3) Adempimenti a carico dell’impresa
utilizzatrice nei confronti dei lavoratori temporanei
a) Informare
i lavoratori:
- sui rischi specifici per
la sicurezza e salute connessi con le attività lavorative cui essi sono
destinati a svolgere e sui rischi che comportano l’attivazione della
sorveglianza sanitaria nei loro confronti;
- sulle misure di prevenzione
e protezione adottate;
- sulle procedure di pronto
soccorso, prevenzione degli incendi e di gestione delle emergenze, fornendo il
nominativo dei soggetti incaricati della loro attuazione.
b) Verificare che i
lavoratori siano stati regolarmente sottoposti ai necessari accertamenti
sanitari preventivi e periodici.
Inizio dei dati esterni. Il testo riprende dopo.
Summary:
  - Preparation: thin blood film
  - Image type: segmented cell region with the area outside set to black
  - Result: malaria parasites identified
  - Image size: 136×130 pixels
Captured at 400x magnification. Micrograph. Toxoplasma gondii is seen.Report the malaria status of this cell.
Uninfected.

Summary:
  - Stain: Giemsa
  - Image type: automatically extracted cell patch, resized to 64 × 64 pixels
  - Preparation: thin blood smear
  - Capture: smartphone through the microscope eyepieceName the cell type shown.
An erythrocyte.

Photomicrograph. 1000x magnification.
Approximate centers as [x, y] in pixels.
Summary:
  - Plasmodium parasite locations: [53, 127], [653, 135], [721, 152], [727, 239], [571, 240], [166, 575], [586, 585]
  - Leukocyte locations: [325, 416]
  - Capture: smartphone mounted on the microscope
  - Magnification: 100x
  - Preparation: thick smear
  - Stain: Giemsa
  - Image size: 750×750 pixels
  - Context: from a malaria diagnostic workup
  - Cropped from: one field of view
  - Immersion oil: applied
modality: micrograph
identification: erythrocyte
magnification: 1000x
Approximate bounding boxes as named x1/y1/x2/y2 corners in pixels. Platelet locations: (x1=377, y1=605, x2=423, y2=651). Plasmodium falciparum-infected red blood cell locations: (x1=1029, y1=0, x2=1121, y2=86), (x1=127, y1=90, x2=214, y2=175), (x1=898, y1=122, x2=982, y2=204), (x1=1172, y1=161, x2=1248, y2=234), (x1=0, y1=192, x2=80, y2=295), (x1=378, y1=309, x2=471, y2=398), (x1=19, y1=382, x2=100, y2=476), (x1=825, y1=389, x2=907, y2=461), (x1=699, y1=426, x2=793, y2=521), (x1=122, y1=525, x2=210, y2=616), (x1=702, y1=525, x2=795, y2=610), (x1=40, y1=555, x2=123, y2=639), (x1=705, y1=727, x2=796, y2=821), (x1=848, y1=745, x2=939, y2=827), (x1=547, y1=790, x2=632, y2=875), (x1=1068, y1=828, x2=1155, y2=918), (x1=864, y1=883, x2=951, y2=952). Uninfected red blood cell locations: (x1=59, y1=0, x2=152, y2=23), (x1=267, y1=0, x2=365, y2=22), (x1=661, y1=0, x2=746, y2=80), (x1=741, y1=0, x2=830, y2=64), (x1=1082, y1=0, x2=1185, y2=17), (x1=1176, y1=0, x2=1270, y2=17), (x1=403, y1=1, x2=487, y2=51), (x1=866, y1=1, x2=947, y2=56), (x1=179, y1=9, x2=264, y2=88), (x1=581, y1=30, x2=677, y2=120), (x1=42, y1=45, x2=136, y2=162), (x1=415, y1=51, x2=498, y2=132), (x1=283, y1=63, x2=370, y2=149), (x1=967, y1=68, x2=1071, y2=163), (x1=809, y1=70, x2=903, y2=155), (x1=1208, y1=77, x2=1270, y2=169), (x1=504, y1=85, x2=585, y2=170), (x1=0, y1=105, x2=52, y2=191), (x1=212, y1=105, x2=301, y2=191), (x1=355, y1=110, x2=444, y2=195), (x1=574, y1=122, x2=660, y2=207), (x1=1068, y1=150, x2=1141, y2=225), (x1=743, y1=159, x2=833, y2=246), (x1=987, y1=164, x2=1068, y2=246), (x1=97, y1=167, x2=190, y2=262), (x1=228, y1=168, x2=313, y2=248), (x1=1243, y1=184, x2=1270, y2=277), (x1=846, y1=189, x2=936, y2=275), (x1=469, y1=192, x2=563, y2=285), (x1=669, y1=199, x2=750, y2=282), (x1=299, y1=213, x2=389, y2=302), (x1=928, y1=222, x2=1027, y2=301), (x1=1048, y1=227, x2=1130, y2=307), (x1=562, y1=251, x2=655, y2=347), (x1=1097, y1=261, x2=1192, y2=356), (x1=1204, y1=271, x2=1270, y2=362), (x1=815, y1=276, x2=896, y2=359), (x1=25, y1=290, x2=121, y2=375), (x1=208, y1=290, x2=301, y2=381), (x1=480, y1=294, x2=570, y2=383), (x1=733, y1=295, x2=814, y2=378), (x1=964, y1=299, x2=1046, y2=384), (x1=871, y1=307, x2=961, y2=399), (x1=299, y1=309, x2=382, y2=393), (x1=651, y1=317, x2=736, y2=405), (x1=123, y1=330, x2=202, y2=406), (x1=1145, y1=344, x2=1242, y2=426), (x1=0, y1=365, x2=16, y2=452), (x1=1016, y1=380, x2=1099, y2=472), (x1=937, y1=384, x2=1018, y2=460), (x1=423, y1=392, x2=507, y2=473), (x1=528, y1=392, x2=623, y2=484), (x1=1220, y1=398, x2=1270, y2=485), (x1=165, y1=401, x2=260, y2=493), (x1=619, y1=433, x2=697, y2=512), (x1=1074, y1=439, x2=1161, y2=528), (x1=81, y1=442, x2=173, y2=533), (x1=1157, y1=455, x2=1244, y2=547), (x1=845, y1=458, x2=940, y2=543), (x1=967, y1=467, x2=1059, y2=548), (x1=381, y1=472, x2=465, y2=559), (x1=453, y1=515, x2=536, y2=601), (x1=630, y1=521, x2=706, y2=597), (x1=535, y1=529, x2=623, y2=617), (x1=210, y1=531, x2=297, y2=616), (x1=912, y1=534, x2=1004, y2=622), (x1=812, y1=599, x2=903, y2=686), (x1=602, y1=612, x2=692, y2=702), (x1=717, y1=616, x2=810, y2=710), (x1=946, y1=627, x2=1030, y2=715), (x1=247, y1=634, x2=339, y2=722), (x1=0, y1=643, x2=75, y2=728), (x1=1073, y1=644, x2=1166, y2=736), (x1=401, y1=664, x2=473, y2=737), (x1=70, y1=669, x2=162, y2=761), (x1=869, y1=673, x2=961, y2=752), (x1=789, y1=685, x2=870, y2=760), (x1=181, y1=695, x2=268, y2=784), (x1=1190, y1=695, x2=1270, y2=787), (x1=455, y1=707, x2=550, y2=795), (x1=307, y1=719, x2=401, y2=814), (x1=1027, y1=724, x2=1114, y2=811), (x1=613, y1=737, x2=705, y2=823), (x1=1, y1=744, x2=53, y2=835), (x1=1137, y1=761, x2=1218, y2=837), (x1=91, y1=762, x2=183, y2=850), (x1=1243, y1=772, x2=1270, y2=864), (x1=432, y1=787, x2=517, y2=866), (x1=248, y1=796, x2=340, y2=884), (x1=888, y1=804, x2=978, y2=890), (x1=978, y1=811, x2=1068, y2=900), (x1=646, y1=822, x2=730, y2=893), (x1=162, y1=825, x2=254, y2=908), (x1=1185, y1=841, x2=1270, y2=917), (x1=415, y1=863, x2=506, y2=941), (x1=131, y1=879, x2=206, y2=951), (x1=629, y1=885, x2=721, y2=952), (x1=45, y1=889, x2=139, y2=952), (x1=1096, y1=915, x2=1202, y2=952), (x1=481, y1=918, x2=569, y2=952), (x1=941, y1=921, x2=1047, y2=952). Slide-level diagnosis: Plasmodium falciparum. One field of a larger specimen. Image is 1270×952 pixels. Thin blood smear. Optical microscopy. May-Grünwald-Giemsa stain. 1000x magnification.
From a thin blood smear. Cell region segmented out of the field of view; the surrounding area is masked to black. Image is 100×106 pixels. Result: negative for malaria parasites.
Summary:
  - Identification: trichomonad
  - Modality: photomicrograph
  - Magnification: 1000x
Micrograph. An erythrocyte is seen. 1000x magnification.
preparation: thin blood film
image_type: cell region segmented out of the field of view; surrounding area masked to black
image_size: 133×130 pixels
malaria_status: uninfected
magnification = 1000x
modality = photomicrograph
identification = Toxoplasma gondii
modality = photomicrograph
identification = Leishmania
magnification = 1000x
Sottoporre i lavoratori agli accertamenti
sanitari periodici, nel caso ciò sia espressamente previsto nel contratto di
fornitura.
c)
Formare ed addestrare i lavoratori sull’uso delle attrezzature e macchine
necessarie allo svolgimento delle prestazioni lavorative cui gli stessi sono
destinati, nel caso ciò sia espressamente previsto nel contratto di fornitura e
nel contratto per prestazioni di lavoro temporaneo.
Qualora tali attività siano
state svolte dall’impresa fornitrice, l’impresa utilizzatrice, sulla base delle
informazioni di cui al precedente punto 2.d), assicura lo svolgimento delle
eventuali attività di formazione ed addestramento integrative che risultassero
necessarie.
d)
Fornire ai lavoratori portuali temporanei gli ulteriori mezzi personali di
protezione contro gli eventuali rischi specifici connessi con le lavorazioni
svolte, quali:
-
indumenti di protezione;
-
maschere;
-
guanti di tipo speciale;
-
otoprotettori;
- ogni
altro D.P.I. ritenuto necessario.
Rimane
comunque responsabilità dell’impresa utilizzatrice assicurare che i lavoratori
siano muniti di tutti i necessari D.P.I., nonché disporre ed esigere che ne
venga fatto uso.
e)
Informare i lavoratori sui rischi da cui i suddetti D.P.I. li proteggono,
nonché formare ed addestrare (quando necessario) i lavoratori sull’uso degli
stessi D.P.I.
f)
Inviare all’impresa fornitrice copia del documento di sicurezza di cui
all’articolo 4 del D.Lgs. 272/99.
g)
Comunicare all’impresa fornitrice ed ai lavoratori i nominativi del
Responsabile del Servizio di Prevenzione e Protezione e del Medico Competente.